* [OBJECTIVE]
Find every line in the entries below that contains the word "blurred", and copy each of those lines in full.

* [SUPPLIED MATERIAL]
■ ■ ■ ■ ■
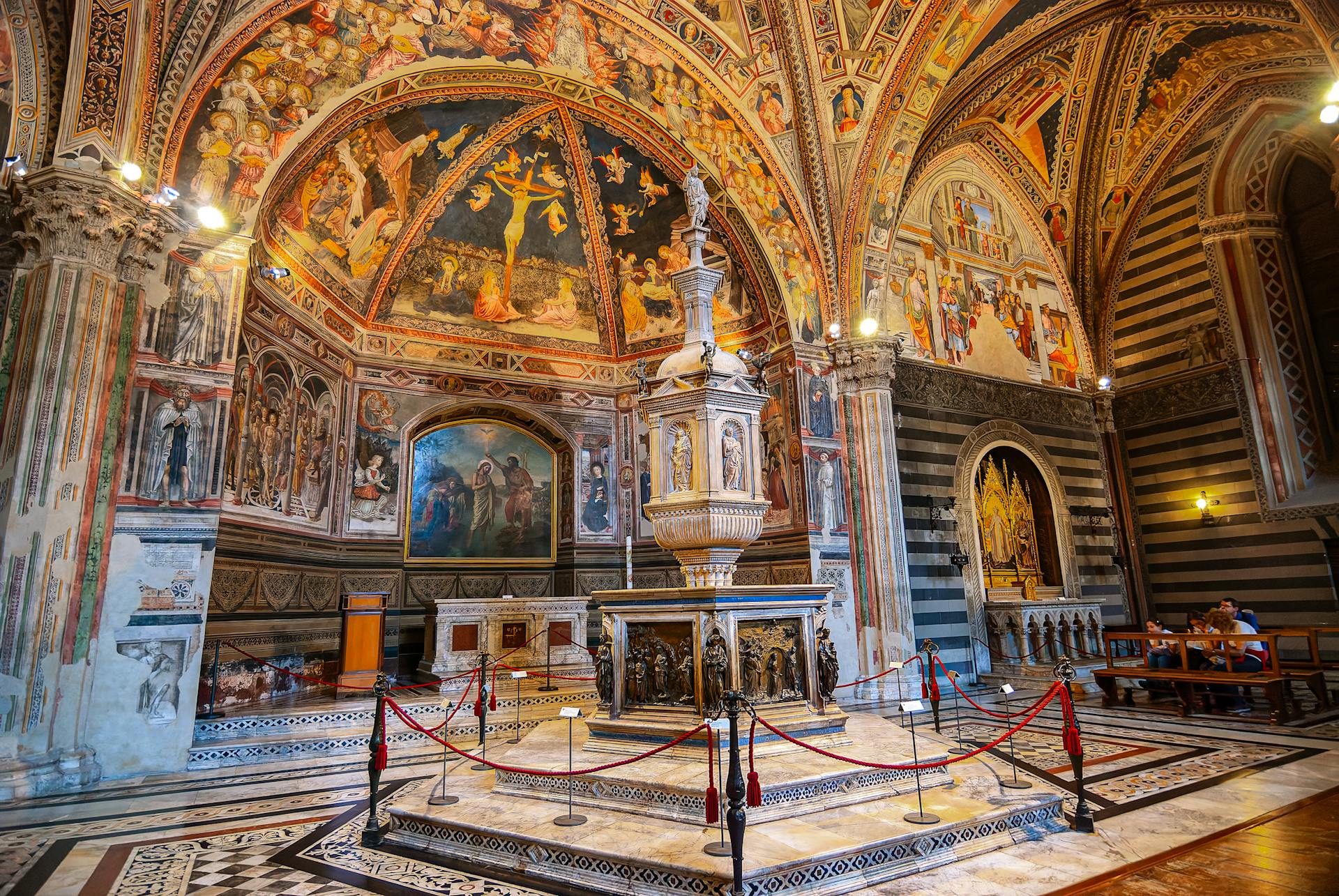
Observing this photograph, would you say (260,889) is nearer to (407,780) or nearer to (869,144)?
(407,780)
■ ■ ■ ■ ■
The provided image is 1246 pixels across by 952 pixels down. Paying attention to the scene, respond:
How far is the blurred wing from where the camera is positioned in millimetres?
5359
■ ■ ■ ■ ■
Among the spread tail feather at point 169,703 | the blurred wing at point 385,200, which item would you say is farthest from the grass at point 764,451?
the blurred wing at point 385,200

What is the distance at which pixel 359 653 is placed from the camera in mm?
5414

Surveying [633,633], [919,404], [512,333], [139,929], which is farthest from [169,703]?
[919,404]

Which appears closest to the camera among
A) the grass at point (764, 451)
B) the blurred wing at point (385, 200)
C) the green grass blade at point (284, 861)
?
■ ■ ■ ■ ■
* [SOLVED PROBLEM]
How far is the blurred wing from where the camera is positioned in millimetres?
Among the spread tail feather at point 169,703 | the blurred wing at point 385,200, which item would you say is farthest from the grass at point 764,451?
the blurred wing at point 385,200
B) the blurred wing at point (385, 200)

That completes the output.